### EXTRACT PROVIDED
----

Creating packages tutorial

Check for a correct devtools install/development environment.

Tip: The RStudio Release Preview has the most up-to-date build tools and code-linting features. I recommend using it to avoid mistakes.

# install.packages(c("devtools", "roxygen2", "knitr", "testthat", "ggplot2"))
devtools::find_rtools()
devtools::has_devel()

Both should return true. If not, you will need to install RTools (Windows) or the XCode/Command-Line tools for Mac. (You should already have the r-base-dev package on Linux.)

What's the funky :: operator? It's a shortcut for using functions and data from packages when you haven't actually loaded them with library().

X::Y() is the equivalent of saying "from package X, use function Y"

So this:

devtools::has_devel()

is the same as

library(devtools)
has_devel()

Neat, right? It'll become VERY useful later.


Making Packages

Okay let's make a package with the built-in RStudio interface.

New Project-> New Project in new directory -> New R Package (with git repo checked)

Commit everything to the git repo. (In case something goes wrong later...)

Now go to RStudio's build tab and hit "Build & Reload". This will construct your package and tell R that it exists and is ready for use.

As a test, run the following function (this is all your package contains right now): hello()

Woo! We just made our first package. But why? Why do we want to make packages? Hopefully as we continue, it will become more apparent, but I'm putting my favorite reasons here:


So what is a package?

People have different definitions of what a package does, but they commonly are a set of functions and data that extend R's function. However, strictly speaking, they are anything that has a DESCRIPTION file (this is what RStudio/devtools considers a package).

So what goes into a package and how does it work? What are we going to do when we make a package? Lets go over what each of the files do.


DESCRIPTION

This is the description of your package. This has all of the information needed to understand what your package does, who wrote it, and what other packages it requires to run. Fill in the fields as you like right now. If you want something to be on multiple lines, you'll need to hit return mid sentence and add two spaces before you continue typing (a bit irksome, but that's life).

----

### OBJECTIVE 1
Translate this sentence from the R packages tutorial into Spanish: "This will construct your package and tell R that it exists and is ready for use."

[Excerpts from a spatial reasoning dataset]
----

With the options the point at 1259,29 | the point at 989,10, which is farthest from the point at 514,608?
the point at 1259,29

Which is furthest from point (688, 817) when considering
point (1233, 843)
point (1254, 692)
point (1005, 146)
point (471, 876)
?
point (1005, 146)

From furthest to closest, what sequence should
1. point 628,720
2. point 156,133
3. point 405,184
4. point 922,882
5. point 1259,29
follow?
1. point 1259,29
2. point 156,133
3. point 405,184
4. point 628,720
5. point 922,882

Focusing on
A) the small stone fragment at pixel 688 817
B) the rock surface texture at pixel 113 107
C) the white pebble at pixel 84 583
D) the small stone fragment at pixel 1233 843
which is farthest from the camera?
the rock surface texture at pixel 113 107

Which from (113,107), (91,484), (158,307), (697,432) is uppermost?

----

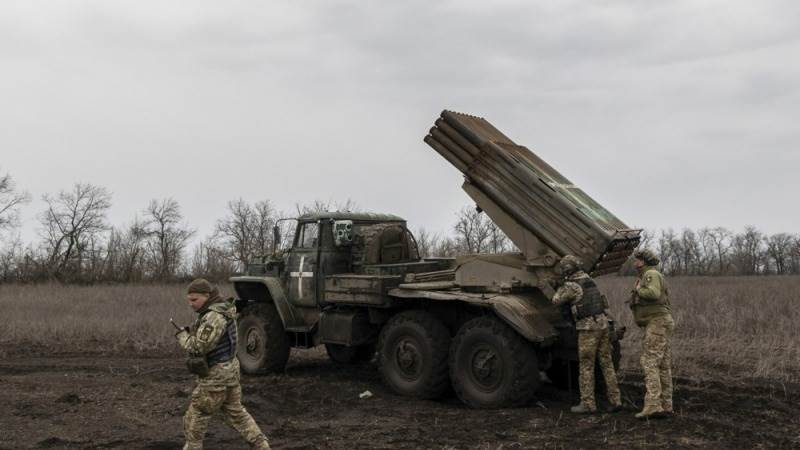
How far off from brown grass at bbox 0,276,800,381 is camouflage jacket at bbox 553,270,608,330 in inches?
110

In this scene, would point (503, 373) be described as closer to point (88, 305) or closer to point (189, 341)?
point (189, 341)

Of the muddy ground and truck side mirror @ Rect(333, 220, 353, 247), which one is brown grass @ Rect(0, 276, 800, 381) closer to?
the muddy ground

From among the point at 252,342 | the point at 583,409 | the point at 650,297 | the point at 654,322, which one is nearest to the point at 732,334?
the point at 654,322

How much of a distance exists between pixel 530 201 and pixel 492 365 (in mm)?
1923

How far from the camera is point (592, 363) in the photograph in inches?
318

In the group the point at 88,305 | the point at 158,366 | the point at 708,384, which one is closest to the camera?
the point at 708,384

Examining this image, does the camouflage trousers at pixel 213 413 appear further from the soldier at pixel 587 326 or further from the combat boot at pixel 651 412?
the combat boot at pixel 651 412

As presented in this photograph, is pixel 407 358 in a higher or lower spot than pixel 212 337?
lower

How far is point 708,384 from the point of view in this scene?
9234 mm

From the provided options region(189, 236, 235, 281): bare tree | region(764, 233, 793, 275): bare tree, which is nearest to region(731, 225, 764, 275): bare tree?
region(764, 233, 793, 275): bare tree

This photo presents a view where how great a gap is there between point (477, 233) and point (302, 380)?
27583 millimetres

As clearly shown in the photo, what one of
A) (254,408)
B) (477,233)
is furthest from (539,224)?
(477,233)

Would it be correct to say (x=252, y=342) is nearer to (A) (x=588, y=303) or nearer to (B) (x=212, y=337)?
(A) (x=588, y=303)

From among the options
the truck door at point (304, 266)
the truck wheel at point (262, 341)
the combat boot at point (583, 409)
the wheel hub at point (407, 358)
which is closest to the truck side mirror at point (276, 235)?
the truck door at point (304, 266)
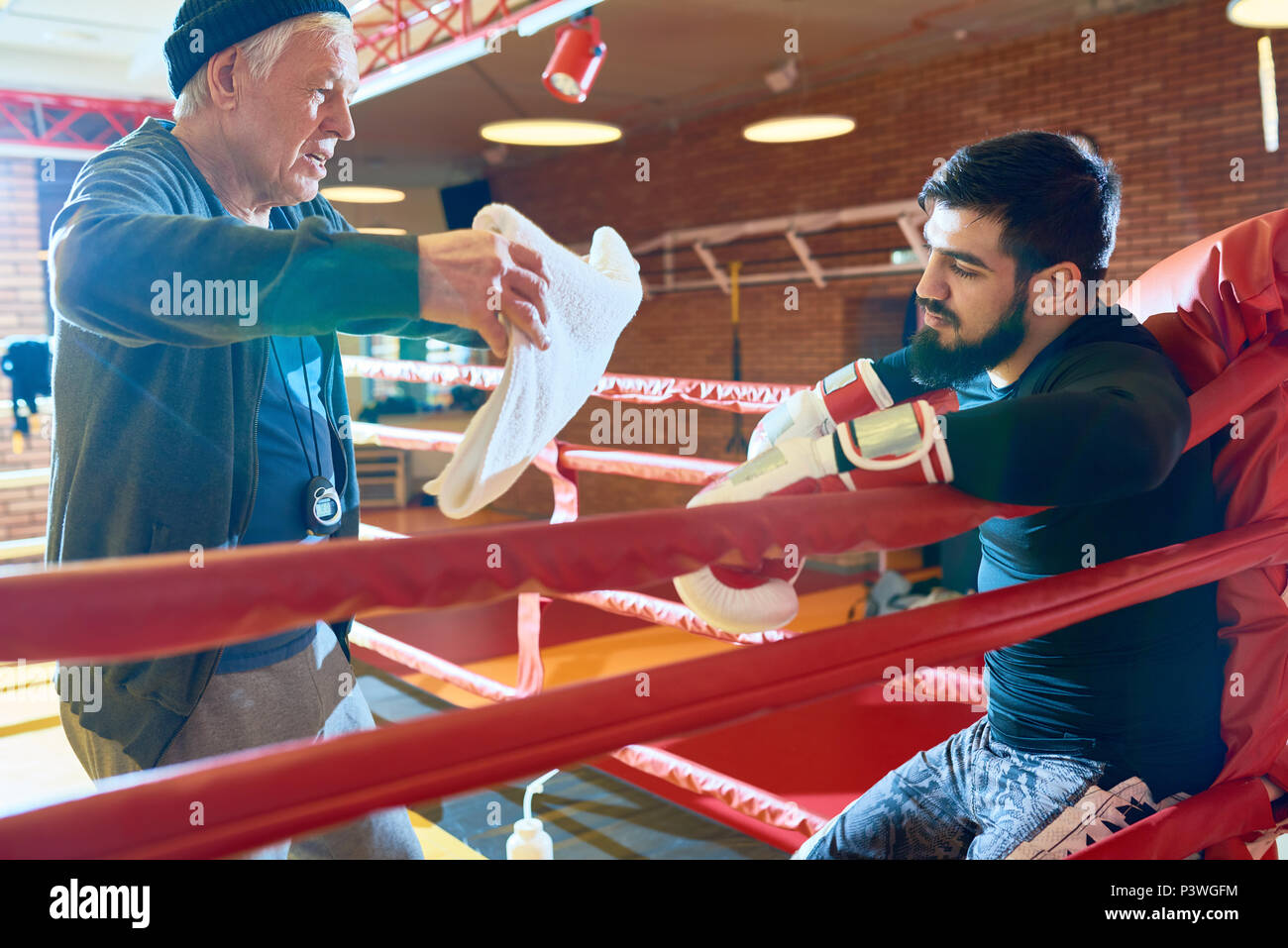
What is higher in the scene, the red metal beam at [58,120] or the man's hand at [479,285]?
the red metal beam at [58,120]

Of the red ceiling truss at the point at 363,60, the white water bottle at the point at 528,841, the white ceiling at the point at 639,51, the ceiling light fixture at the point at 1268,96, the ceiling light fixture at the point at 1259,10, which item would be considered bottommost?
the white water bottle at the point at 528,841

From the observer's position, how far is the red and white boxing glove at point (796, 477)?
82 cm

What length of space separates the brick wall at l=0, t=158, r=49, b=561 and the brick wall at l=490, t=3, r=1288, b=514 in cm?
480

----

### OBJECTIVE 2
Collect every line of the entries that contains the string "combat".

### FULL ANSWER 1
Esto construirá tu paquete y le indicará a R que existe y que está listo para usarse.

### FULL ANSWER 2
Examining this image, does the camouflage trousers at pixel 213 413 appear further from the soldier at pixel 587 326 or further from the combat boot at pixel 651 412?
the combat boot at pixel 651 412
the combat boot at point (583, 409)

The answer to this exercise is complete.